The World Food Program and other such aid organizations have been unable to reach 2.2 million famine victims in militant-controlled areas of Somalia. In fact, the militant group al-Shabab denies that a famine is happening at all.
In early July, al-Shabab gave aid groups the impression that they would be allowed in after having been banned previously. But in more recent statements, al-Shabab said it refuses to accept aid from Western and “Christian” groups, meaning millions of starving people may be forced to hike for days to receive aid in refugee camps in Kenya, Ethiopia or Mogadishu, the capital of Somalia. —BF
The Associated Press:
WFP can’t operate without the militant’s permission; 14 WFP employees have been killed there since 2008. Sheeran called Somalia “the riskiest environment we operate in the world today.”
Al-Shabab signaled in early July that it would accept aid groups it had previously banned, but changed course on Thursday, saying groups like WFP are not welcome. The group’s refusal to accept aid from Western and “Christian” aid groups means millions could starve — or be forced to begin the hike to help to Kenya, Ethiopia or Mogadishu, the Somali capital, which is also being overwhelmed with refugees.
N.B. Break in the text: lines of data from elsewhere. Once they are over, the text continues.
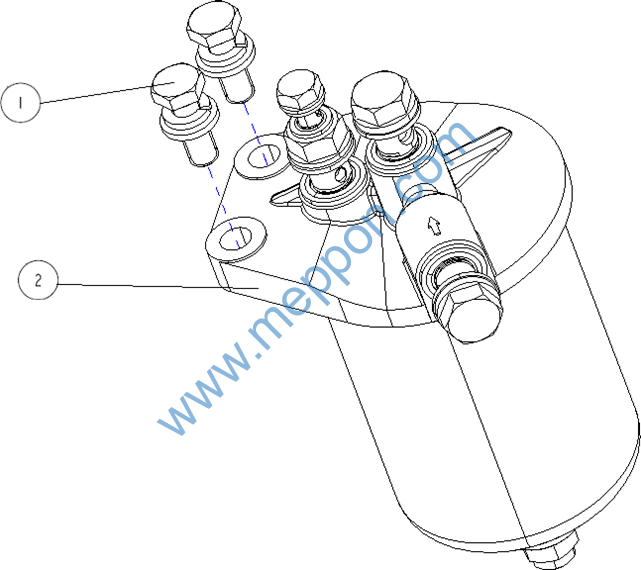 1

2

www.meppon.com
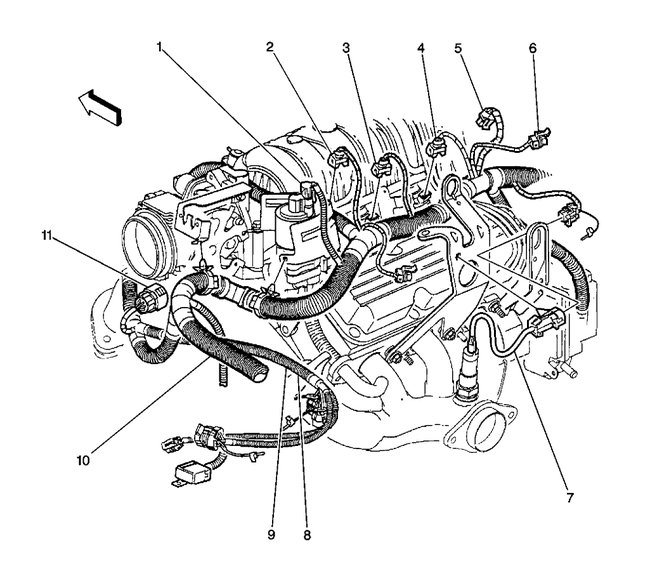 1
2
3
4
5
6
11
10
9
8
7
“We know that the epicenter of this famine and drought are in Somalia. We are able to reach about 1.5 million people in Somalia. But there’s about 2.2 million people that are not able to be reached,” Sheeran told The Associated Press. “We welcome the opening to look to ways to reach people. We’ll talk with local authorities and we’ll act where we can go.”
Steering clear of the sensitive politics, Sheeran did not use the word al-Shabab. But it was clear that’s what “local authorities” meant.
Flickr / Oxfam East Africa (CC-BY)
Faduma Hussein Yagoub, a Somali refugee, came with her family to the Dadaab refugee camp in Kenya on a donkey cart. Her husband and two of her five young children died of hunger on the way. Despite the dangers, thousands of refugees are making the journey every week.